Table 1 Composition of exosomes
Fig. 1
figure 1

The hallmarks and cargos of exosomes. Exosomes are hemispherical structures with lipid bilayer membrane under electron microscope. Exosomes are composed of various components, mainly including proteins, lipids and nucleic acids

Formation of exosomes

The exact mechanism of exosome formation remains poorly understood, and the endosomal sorting complex required for transport (ESCRT) is a classical pathway [39, 40] (Fig. 2). The two main steps in the formation of exosomes are as follows: First, the cell membrane sags inward to form the early endosomes with accumulated luminal vesicles (ILV), and the endosomes are wrapped with proteins, lipids and nucleic acids synthesised by the cells; the endosomal membrane is depressed to bud inward to form tubular vesicles (intraluminal vesicles), that is, early endosomes (EEs) [41, 42]. Subsequently, the depressed membrane matures into multivesicular bodies (MVBs) with dynamic subcellular structures, that is, late endosomes (LEs), which can expose the transmembrane protein domain of the cytoplasm and release multiple vesicle structures into the extracellular environment upon fusion with the plasma membrane to form exosomes. Rab27a and Rab27b direct the movement of LEs/MVBs toward the cell periphery, the SNARE complex helps LEs/MVBs fuse with the plasma membrane to release exosomes, and the rest of LEs/MVBs are degraded by lysosomes [43, 44].

Fig. 2
figure 2

Exosome biogenesis and secretion within endosomal system by the endosomal sorting complex required for transport (ESCRT) pathway. Early endosomes (EEs) are formed by the fusion of endsomes. Subsequently, EEs depend on ESCRT to form multivesicular late endosomes (LEs)/bodies (MVBs).
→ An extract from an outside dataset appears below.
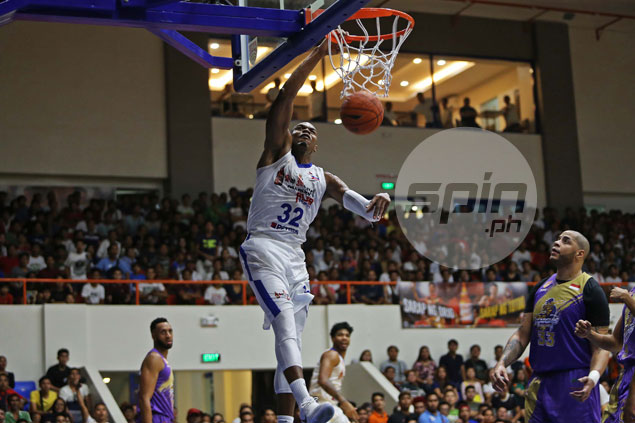 Alab Pilipinas endures Balkman injury to pull off crucial win over CLS Indonesia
Rab27a and Rab27b direct the movement of LEs/MVBs toward the cell periphery, the SNARE complex helps LEs/MVBs fuse with the plasma membrane to release exosomes, and the rest of LEs/MVBs are degraded by lysosomes

Secretion of exosomes

Exosomes are secreted extracellularly through exocytosis upon the fusion of intercalated compartments with plasma membrane, which is the most basic and common process in cells [45]. However, in T cells and mast cells, this fusion is dependent on calcium ions for activation [46]. Most intracellular membrane fusions occur through specific protein mechanisms, such as N-ethylmaleimide-sensitive factor (NSF) for soluble factors and soluble NSF adhesion protein (SNAP) and SNAP adhesion protein receptor (SNARE) for membrane complex factors [47]. The two membranes in which fusion occurs should contain the corresponding SNAREs, namely vesicular SNARE (v-SNARE) and target SNARE (t-SNARE) [48, 49]. In addition, exosome secretion is controlled by Ras-associated GTP-binding protein 27a (Rab27a) and Rab27b [50, 51]. Synaptic binding protein-like 4 (SYTL4) and exophilin 5 (EXPH5) can inhibit Rab27a and Rab27b, leading to exosome secretion [51]. The exact mechanism of regulation of exosome secretion remains unclear, and the role of the above-mentioned molecules in exosome secretion requires further investigation.

Function of exosomes

Exosomes are released by different cell types and can regulate the biological activity of target cells by transporting proteins, lipids and nucleic acids. They play a role in various biological processes such as angiogenesis, antigen presentation, apoptosis and inflammation [17]. They act by transferring informative substances, thus influencing physiological and pathological processes involved in cancer, neurodegenerative diseases, infections and autoimmune diseases [52,53,54,55,56]. Exosomes affect the recipient cells through two pathways [57]. The first pathway involves ligand–receptor interactions between exosomes and recipient cells, without internalising the exosome or its contents into the target cell. This pathway can regulate the activation or inhibition of target cell signalling pathways. The second pathway involves the entry of exosomes into cells through membrane fusion or endocytosis, wherein their components are taken up and released into the cytoplasm, thus affecting the host cells by regulating specific gene expression and signalling pathways and ultimately leading to changes in the cell function or phenotype.

Detection of exosomes

In recent years, with the progress of research on exosomes in tumours, various technologies for exosome detection have been introduced that focus on the following three aspects: isolation and enrichment, identification and content analysis [58,59,60,61,62]. In addition, some researchers have developed various kits for the diagnosis and prognostic risk assessment of tumours based on the composition of exosomes [56, 63,64,65,66]. Development of such detection kits is a major clinical breakthrough in the field of early tumour diagnosis and provides an effective test for clinical diagnosis and the assessment of efficacy. However, there is a lack of a unified gold-standard method for exosome detection, which makes it difficult to be widely promoted in clinical settings. Therefore, it is necessary to discover a uniform and clinically recognised exosome detection technology.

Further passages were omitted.